Imprimerie de Hocquet et Cie (Tome Ip. 19-31).


CHAPITRE II.


Il n’est pas inutile de donner, dès ce moment, à nos lecteurs, une idée de la moralité du comte Adolphe, sa réception dans la famille de Loredani, étant devenue la cause fatale de toutes les infortunes qui frappèrent cette malheureuse famille.

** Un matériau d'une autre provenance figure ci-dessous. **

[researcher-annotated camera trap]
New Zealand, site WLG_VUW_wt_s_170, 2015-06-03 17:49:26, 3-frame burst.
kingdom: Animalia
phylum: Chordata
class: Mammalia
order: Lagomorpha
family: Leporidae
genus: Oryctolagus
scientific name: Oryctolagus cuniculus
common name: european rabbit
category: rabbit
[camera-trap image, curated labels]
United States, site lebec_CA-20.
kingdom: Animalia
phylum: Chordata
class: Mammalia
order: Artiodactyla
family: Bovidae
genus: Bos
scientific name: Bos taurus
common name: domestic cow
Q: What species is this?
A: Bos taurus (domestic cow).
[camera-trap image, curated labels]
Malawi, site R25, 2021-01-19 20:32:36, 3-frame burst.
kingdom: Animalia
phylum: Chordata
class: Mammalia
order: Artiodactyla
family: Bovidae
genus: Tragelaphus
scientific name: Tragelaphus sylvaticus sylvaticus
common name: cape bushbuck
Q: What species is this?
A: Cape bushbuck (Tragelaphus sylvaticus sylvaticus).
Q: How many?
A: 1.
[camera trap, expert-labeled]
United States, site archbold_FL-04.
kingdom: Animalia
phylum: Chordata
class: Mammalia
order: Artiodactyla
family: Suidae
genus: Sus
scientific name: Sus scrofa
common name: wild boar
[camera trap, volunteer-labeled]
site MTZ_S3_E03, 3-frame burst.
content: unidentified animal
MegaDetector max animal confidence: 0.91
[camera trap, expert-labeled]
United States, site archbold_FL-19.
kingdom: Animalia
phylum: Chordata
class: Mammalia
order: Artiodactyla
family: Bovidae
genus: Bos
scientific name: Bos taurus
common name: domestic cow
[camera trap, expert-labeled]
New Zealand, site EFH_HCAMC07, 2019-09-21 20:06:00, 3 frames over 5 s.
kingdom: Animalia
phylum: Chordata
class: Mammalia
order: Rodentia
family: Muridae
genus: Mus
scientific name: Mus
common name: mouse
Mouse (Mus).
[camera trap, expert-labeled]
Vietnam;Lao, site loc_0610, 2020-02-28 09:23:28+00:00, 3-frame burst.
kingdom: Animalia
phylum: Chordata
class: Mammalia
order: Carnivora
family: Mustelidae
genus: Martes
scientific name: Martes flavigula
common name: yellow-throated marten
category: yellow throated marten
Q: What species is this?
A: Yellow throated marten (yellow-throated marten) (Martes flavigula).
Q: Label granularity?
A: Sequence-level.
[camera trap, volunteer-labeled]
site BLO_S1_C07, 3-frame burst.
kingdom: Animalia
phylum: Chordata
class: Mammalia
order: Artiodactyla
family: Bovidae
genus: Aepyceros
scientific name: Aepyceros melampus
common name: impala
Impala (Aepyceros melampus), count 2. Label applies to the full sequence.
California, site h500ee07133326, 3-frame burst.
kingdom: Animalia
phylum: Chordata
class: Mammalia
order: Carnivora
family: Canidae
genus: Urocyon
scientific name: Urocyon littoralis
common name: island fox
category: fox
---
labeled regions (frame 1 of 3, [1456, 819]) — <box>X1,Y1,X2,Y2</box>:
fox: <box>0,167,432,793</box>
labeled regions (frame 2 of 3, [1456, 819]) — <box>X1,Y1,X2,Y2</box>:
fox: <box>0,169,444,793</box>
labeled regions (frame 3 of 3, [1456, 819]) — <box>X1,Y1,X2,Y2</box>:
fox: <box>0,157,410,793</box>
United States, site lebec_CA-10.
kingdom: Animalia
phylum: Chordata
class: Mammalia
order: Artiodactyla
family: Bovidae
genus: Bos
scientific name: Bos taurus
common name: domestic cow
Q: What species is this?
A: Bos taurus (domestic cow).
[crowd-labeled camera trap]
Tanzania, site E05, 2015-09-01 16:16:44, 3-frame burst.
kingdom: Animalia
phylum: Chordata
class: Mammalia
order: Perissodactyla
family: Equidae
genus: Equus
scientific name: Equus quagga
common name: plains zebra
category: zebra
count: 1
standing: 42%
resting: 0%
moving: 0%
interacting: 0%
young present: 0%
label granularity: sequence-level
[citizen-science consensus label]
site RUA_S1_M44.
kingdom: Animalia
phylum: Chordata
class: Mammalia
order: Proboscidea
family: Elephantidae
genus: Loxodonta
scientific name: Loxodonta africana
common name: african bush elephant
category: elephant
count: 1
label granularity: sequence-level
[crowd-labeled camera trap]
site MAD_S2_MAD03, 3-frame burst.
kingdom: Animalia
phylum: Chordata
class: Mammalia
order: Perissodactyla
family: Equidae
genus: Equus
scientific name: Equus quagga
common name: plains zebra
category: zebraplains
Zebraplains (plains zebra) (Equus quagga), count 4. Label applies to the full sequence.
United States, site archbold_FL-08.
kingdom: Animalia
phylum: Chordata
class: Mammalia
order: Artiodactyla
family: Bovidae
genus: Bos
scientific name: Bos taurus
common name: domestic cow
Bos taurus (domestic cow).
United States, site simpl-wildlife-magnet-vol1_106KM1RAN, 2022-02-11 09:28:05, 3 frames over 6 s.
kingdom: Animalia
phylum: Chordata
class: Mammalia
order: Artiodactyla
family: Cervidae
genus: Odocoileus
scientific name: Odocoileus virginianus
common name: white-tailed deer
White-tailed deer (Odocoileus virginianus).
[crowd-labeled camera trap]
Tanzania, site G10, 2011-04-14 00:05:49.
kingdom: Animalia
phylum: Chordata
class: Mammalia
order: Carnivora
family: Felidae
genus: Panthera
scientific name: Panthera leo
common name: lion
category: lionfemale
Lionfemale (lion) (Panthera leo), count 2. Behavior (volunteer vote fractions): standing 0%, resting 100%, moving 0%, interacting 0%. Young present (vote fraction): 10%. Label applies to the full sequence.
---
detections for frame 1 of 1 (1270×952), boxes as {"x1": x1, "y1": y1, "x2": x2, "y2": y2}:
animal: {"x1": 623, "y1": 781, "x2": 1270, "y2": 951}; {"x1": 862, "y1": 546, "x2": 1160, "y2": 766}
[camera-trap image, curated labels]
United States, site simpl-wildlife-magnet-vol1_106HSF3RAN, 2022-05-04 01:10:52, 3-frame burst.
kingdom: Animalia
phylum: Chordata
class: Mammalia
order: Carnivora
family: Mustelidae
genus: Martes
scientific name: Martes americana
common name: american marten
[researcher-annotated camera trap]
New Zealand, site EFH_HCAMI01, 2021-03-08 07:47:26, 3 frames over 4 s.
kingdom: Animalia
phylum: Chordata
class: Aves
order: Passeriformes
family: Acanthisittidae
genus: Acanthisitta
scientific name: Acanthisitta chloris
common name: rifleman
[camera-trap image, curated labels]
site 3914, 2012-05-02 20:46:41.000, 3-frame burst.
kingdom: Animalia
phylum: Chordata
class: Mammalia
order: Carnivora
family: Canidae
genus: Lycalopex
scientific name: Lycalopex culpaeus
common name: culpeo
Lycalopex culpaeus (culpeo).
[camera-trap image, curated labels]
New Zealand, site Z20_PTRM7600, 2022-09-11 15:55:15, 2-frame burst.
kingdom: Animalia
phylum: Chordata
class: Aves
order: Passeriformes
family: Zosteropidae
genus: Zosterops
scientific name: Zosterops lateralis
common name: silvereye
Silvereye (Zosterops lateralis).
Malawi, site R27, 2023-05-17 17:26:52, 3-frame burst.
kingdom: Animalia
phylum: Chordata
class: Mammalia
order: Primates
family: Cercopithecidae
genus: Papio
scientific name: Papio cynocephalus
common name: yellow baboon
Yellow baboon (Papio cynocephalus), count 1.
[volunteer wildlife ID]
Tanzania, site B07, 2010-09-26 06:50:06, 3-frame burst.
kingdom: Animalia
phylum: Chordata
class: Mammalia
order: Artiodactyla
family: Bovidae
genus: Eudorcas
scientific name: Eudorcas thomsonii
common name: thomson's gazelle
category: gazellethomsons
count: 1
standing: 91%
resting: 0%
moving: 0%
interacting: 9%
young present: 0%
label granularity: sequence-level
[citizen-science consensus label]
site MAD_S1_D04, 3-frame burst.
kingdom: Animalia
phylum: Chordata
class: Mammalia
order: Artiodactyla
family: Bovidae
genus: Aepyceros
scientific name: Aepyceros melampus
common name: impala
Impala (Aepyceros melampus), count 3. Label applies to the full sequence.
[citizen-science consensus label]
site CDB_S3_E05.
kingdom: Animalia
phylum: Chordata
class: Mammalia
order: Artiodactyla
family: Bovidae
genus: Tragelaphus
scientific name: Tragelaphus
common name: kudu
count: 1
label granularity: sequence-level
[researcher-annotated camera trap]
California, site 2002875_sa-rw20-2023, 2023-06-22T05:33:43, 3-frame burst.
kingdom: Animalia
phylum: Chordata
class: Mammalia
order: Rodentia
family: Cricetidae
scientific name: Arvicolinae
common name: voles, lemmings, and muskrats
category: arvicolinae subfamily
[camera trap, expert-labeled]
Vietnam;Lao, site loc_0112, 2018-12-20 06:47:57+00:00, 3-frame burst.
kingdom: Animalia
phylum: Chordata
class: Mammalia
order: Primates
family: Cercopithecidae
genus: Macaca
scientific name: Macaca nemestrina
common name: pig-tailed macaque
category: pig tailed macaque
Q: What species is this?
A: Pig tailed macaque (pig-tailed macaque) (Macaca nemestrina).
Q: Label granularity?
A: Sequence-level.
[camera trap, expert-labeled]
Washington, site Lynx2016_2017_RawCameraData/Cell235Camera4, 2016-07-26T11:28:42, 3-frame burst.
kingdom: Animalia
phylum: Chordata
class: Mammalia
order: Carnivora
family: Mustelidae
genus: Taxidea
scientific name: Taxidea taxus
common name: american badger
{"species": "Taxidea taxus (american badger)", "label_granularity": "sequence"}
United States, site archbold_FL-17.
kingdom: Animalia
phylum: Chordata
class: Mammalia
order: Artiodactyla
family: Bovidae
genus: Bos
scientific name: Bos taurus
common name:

Le comte était Allemand d’origine : laissé de bonne heure à un état d’indépendance, par la mort de son père, il quitta sa patrie pour parcourir l’Angleterre et la France. Dans l’une et l’autre de ces contrées, autant poussé par ses inclinations vicieuses que par le mauvais exemple, il se plongea dans tous les excès du désordre, et perdit totalement en peu d’années, ce qu’il pouvait avoir d’honneur et de délicatesse. Un de ses penchans favoris, et ce qu’il préférait à tout, était le plaisir affreux de corrompre, non l’innocence d’une beauté ingénue, mais des femmes d’un tout autre ordre dans la société. Ses desseins séducteurs avaient pour but de semer la mésintelligence parmi des époux bien unis, d’arracher à un mari passionné la tendresse d’une épouse sensible et fidèle ; d’étendre le souffle de son haleine impure sur une jeune famille florissante, de détruire les meilleures, les plus nobles affections du cœur, et de se glorifier ensuite, dans toute la noirceur de son âme, du désordre qu’il venait de causer. Doué du physique le plus parfait dont la nature ait jamais avantagé un homme, pour le malheur des autres, possédant tous ces talens séduisans qui peuvent le rendre le plus dangereux ou le plus aimable de son sexe, il employait ces qualités rares comme ferait le démon qui prendrait la forme d’un ange pour captiver les cœurs ; cependant le séducteur le plus déterminé se lasse à la fin de ses conquêtes. Adolphe, après avoir contenté ses passions et laissé jouir sa vanité, tombait dans l’ennui et le dégoût : méprisant tout ce qu’il avait possédé, dédaignant ces femmes dont les caresses avaient enchanté momentanément ses désirs, sans jamais toucher son cœur ; il quitta Paris, le foyer de ses vices et de sa prodigalité, et partit rassasié de tout, espérant que le changement de scène redonnerait une nouveauté à ses sentimens qu’une jouissance sans borne avait presqu’entièrement anéantis. Cependant, en changeant de place, Adolphe manqua encore de trouver ce qu’il cherchait avec une curiosité avide et impatiente, une femme capable de lui faire éprouver des sensations toujours nouvelles ; car cet être orgueilleux niait la possibilité que cette femme existât ; de plus il analysait et étudiait avec l’œil méprisant du préjugé, le caractère de toutes, et ne trouvait chez elle que sottise, faiblesse, et manque de solidité. C’est ainsi qu’après en avoir triomphé, il délaissait ses conquêtes et avait honte de s’être laissé entraîner par leurs charmes.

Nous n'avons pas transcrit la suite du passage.